Travel back in time with a walk through the industrial revolution. The grime, noise and smoke are gone but the mills remain along the water’s edge, now luxury homes, artists’ studios, or new businesses. There’s a plethora of pubs en route, and if you tire you can step aboard a canal boat at Uppermill to travel beneath the towering viaducts. At Diggle, beautifully crafted lock gates mark the start of the longest, deepest, highest canal tunnel in Britain, which emerges on the other side of the Pennines. You can rest up on the fabulous green at the Diggle Hotel (01457 872741), or chill out with Grandpa Greene’s sumptuous ice-cream (grandpagreenes.co.uk) locally whipped up in this still industrious village.
The Double Locks Hotel is not easy to find but it has long been a special favourite of mine. You need to determinedly drive through an unappealing industrial estate then turn down an inconspicuous lane that gives no clue to your final destination and then finally over a canal bridge almost too narrow to take a family car. However once there, few would deny that the Double Locks has been worth persevering for and we have returned a number of times since first discovering it almost 20 years ago.
When I say the Double Locks is hard to find, I mean it is hard by road. In truth, it is perfectly located for visiting by boat or via an easy walk or cycle ride from Exeter Canal Basin just one and a half miles away. And this is what makes it so appealing - its one of those tucked away places that encourages you to leave the car behind and explore by more traditional means.
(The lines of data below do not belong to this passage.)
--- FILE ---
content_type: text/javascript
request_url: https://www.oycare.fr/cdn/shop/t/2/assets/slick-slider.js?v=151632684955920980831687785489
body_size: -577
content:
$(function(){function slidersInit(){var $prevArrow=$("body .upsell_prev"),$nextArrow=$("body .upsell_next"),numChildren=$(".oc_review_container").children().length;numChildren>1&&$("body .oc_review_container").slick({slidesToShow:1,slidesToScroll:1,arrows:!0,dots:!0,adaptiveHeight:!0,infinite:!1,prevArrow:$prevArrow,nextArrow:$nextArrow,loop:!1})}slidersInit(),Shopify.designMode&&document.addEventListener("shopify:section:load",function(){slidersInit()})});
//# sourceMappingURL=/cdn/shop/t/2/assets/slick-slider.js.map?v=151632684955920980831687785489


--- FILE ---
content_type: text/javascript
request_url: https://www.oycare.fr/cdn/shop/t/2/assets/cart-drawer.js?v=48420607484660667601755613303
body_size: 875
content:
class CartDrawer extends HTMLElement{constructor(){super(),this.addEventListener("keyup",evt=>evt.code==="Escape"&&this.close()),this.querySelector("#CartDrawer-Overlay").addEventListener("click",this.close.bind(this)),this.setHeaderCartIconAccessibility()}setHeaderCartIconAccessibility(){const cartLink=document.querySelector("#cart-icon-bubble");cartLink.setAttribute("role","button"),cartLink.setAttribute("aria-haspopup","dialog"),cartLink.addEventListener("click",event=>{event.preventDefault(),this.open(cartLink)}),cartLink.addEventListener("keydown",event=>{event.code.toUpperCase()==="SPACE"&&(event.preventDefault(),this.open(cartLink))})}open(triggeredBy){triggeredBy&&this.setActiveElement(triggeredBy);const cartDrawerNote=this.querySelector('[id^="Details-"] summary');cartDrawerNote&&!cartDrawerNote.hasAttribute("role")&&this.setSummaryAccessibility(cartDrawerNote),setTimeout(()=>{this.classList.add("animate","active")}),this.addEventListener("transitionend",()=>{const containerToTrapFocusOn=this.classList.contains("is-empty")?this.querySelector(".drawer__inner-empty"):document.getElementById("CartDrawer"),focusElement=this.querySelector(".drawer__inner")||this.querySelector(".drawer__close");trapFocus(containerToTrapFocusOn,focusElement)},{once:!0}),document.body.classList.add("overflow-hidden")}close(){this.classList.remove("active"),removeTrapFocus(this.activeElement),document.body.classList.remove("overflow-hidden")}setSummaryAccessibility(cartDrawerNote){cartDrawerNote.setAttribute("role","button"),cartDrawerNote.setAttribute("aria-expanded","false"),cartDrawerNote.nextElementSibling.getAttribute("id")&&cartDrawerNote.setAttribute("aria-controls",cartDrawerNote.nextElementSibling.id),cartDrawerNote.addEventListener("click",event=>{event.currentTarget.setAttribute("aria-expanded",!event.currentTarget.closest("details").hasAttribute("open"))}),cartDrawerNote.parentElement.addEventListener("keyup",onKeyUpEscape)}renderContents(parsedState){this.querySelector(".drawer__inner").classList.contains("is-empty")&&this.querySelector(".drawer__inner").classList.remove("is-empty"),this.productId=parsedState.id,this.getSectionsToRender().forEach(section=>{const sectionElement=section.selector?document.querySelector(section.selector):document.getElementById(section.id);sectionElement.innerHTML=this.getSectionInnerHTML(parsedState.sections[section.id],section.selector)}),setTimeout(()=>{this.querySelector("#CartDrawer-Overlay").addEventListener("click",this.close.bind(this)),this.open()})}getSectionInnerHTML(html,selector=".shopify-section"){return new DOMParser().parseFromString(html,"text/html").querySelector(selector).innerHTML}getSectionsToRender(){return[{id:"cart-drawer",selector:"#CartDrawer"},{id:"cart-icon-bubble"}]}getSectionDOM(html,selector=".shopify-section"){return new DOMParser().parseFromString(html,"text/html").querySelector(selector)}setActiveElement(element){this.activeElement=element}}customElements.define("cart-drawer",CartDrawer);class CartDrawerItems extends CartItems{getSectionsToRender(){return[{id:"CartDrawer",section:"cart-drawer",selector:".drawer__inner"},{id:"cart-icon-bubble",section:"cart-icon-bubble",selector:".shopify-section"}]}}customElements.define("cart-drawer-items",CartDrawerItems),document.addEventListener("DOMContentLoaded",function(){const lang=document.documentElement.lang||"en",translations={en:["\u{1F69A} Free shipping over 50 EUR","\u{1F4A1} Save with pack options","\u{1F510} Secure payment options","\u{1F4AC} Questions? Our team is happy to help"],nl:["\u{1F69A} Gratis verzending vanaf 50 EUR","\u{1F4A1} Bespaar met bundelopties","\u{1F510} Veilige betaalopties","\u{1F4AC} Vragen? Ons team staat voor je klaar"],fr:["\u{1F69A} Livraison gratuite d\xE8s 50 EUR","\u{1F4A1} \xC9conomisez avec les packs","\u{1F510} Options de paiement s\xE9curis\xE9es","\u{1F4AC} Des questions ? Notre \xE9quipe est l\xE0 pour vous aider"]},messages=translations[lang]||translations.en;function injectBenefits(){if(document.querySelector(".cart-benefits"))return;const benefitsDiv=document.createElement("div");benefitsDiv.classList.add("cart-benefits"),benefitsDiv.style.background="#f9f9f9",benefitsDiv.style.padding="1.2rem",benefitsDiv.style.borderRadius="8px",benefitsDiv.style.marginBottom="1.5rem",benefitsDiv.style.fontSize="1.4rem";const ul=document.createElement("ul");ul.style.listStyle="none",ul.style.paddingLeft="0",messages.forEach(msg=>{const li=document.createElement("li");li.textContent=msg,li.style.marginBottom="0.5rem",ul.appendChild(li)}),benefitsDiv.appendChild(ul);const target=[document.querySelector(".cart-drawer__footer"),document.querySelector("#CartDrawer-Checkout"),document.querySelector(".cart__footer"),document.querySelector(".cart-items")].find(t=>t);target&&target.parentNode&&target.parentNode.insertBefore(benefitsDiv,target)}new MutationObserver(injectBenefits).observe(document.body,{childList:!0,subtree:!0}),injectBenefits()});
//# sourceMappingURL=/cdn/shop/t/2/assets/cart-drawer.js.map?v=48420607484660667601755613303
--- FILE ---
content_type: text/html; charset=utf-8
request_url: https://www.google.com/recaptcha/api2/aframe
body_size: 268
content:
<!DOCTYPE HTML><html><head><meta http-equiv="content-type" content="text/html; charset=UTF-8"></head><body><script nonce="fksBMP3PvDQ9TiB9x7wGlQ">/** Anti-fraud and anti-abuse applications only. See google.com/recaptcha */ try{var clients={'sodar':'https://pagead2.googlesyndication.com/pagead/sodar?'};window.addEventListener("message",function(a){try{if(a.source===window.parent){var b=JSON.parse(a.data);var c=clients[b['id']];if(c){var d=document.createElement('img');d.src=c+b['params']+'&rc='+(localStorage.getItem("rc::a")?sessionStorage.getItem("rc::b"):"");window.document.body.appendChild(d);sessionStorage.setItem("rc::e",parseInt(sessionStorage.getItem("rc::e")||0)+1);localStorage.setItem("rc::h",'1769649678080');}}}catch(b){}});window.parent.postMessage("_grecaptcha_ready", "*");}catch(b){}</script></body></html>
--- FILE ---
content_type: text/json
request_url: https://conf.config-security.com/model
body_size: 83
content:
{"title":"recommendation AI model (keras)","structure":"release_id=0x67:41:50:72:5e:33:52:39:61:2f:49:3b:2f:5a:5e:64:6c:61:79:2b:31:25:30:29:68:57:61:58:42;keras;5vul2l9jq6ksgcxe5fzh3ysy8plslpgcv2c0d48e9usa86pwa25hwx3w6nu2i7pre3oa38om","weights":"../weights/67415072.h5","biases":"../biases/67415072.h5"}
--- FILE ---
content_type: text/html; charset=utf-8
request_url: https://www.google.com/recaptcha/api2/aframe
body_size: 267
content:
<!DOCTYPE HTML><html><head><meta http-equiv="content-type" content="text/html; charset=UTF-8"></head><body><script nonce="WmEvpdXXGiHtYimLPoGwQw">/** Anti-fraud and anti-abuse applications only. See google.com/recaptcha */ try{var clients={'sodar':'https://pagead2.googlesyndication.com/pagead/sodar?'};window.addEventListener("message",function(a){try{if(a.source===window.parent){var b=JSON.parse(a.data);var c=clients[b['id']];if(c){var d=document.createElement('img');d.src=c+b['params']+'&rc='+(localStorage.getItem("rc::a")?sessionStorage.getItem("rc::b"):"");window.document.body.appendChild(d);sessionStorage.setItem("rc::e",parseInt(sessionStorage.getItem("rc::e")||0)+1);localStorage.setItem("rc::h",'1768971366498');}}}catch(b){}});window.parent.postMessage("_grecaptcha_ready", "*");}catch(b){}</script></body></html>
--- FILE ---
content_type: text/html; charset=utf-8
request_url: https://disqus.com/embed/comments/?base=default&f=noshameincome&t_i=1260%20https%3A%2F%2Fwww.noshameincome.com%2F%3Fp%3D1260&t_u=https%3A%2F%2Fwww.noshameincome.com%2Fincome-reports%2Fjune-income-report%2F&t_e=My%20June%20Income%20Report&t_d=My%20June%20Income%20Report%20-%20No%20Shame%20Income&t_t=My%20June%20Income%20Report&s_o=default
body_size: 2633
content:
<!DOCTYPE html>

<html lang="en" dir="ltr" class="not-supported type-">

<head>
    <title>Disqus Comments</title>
And if you insist upon seeking it out by car, well, that is almost an adventure in its own right...
Double Locks Hotel
Exeter, EX2 6LT
Picture Solihull and you think of new housing, not canals, or indeed Africa! But walk along the peaceful Stratford-Upon Avon Canal from the Drawbridge Inn to Bridge 10, enjoying the wildlife. Then saunter along Tythe Barn Lane in Shirley to Akamba (akamba.co.uk), a very unusual garden centre, to enjoy a glass of wine or a coffee as you listen to African music in a secluded seating area surrounded by towering palms and banana plants - and even a lifesize gorilla and a (smaller) giraffe. Its Solihull but not as we know it!
Tythe Barn Lane, Shirley B90 1PH
Nearest station is Whitlocks End
Upmarket renovated pub in city centre right next to the Theatre Royal. Excellent but not cheap food, decent choice of beers and good wine list. Set menu at lunch is good value. So close to the theatre the bell rings in the bar!
This is the highest navigable aqueduct ever built and is recognised as a masterpiece of civil engineering. Built by Thomas Telford and William Jessop between 1795 and 1808, it forms part of an 11-mile canal system that was recently placed on the World Heritage list of sites of Outstanding Universal Value. You can go across by barge or on foot, but be careful - the River Dee below seems an awfully long way down!
Trevor Basin, Llangollen, Denbighshire
The tourists might flood the cobbled streets and closes around the castle, but some of locals' favourite walks in Edinburgh are along old railway routes, the Water of Leith and the Union Canal. The Union Canal starts a few minutes' walk west from the Castle. Down the walkway at the side of the Cargo Bar you’ll find Edinburgh Quay and the cobbled path that starts a 32-mile journey to the Falkirk Wheel. You can walk, cycle or take a canal boat, and the ever-changing path will quickly take you past the industrial remnants of the inner city, to a tranquil walk past the back of tenement gard to open fields and beyond. You’ll meet ducks, swans, canoeists, walkers and cyclists, maybe even a fox or deer, and there’s many an inn for the weary to rest. About three miles in there’s the Water of Leith Visitor Centre (waterofleith.org.uk), seven miles and the fields open out, you’ve left the city behind and just about to happen upon the Canal Centre at the Bridge Inn (bridgeinn.com). Stop at the Bridge inn for a picturesque view over the canal and some freshly cooked food or cask ales. Get the 48 bus back from here or, if there’s no stopping you, go on another 10 miles or so to Linlithgow and the second of two aqueducts. From Lithlithgow you can catch a train back to Edinburgh.
Start at Fountainbridge, beind Cargo Bar in Edinburgh Quay.